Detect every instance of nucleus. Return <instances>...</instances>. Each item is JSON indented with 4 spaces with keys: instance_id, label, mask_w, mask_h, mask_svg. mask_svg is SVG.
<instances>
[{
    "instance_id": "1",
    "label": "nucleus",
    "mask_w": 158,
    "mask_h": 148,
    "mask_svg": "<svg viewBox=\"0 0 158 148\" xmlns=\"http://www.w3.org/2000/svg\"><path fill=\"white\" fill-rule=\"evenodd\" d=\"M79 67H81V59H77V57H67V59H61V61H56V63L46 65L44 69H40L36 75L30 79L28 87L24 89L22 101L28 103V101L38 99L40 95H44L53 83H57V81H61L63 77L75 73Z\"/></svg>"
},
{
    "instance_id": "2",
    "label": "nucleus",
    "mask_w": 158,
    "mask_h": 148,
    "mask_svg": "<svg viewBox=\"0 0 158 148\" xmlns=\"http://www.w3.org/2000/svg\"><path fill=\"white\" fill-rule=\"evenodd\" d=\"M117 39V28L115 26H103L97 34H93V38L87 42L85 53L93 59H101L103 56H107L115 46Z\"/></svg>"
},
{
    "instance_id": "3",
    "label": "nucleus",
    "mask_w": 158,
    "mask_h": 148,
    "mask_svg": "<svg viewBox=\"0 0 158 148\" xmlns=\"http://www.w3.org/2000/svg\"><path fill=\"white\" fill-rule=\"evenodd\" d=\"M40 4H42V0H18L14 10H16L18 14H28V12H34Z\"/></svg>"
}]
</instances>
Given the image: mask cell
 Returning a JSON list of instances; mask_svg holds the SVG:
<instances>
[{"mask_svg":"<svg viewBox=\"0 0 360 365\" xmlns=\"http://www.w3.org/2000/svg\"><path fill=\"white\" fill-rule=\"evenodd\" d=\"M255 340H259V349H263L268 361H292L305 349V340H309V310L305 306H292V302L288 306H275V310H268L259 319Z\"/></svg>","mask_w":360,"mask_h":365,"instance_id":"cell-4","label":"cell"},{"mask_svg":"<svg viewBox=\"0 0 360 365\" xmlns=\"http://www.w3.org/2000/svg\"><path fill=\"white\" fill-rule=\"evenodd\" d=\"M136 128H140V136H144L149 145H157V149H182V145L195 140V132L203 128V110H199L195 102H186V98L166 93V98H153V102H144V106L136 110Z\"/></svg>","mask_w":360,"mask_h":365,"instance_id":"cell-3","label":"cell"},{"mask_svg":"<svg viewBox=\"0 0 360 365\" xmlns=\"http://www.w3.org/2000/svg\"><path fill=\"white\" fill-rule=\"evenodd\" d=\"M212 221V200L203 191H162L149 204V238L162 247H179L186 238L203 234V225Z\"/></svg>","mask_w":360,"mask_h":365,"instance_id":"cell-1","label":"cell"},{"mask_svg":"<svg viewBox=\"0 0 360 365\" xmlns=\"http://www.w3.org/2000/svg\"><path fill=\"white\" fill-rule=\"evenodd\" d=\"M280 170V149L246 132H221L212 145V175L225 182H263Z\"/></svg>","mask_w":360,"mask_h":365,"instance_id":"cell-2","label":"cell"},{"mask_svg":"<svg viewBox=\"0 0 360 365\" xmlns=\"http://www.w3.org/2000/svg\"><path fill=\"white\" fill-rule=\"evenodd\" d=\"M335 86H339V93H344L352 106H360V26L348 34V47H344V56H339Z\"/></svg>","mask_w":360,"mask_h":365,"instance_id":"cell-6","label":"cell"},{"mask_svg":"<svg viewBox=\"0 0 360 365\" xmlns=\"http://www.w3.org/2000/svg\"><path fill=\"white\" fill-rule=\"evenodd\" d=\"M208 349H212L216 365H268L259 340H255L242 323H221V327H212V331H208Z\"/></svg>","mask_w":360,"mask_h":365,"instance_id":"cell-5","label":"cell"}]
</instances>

-*-

Exercise brief ▸
How many lines of the records contain the string "JSON"? Reply with the number alone.

Written solution ▸
2